Et, impatienté, sentant que le sot personnage lui portait sur les nerfs, voulant s’en débarrasser, il lui dit, en bon et pur allemand, cette phrase, dont voici la traduction :

« Si l’été est la belle saison, à cause des chants d’oiseaux, des fleurs, des fruits et des moissons qu’elle nous donne, n’est-il pas vrai, monsieur, que l’hiver a aussi ses agréments ? »

M. de Linois, tout décontenancé, resta bouche bée.

Alors Édouard reprit la phrase, mais cette fois en anglais.

M. de Linois ne comprit pas davantage.

De rouge comme une pivoine qu’il était après la question en allemand, il devint affreusement pâle.

Ce fut Mlle Guichard qui répondit à Édouard, en anglais :

– Oui, monsieur, si l’été est la belle saison, à cause des chants d’oiseaux, des fleurs, des fruits et des moissons qu’elle nous donne, l’hiver a bien aussi ses agréments, entre autres ceux que nous trouvons ici auprès de Mlle Claire Dubessy.

Un gracieux sourire de Claire remercia Léontine.

– Monsieur de Linois, reprit Édouard, vous auriez encore besoin, je crois, d’aller passer quelque temps à Munich… en Bavière et quelque temps aussi à Londres… en Angleterre.

Ayant ainsi exécuté le personnage, il se tourna vers la comtesse avec laquelle il se mit tranquillement à causer.

M. Alfred se mordait les lèvres ; il dévorait sa rage et buvait sa honte. Il avait cherché cette humiliation, mais au lieu de s’en vouloir à lui-même, il se disait qu’il ne pardonnerait jamais à celui qui la lui avait infligée.

– Tout de même, disait Mme Guichard à son oncle, M. Lebel a été cruel pour ce pauvre M. de Linois.

– C’est tant pis pour lui ; il ne fallait pas qu’il se fit mordre.

Le reste de la journée se passa sans incident, malgré l’état de nervosité où se trouvaient la moitié des invités.

M. Alfred de Linois n’avait plus autant de jactance, il était même devenu fort calme et parlait à peine.

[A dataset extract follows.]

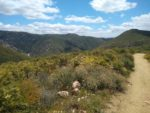 Hiking guide to Three Sister's Fall in San Diego, California.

On aurait pu croire que la verte leçon de tout à l’heure l’avait corrigé ; mais non, il était sous le coup d’une semonce que lui avait adressée madame sa mère pour lui faire comprendre qu’il avait été on ne peut plus maladroit, qu’il avait risqué de perdre en un instant tout le terrain gagné, que c’était ainsi qu’on faisait sottement le jeu de ses rivaux, et qu’il devait mieux s’observer à l’avenir.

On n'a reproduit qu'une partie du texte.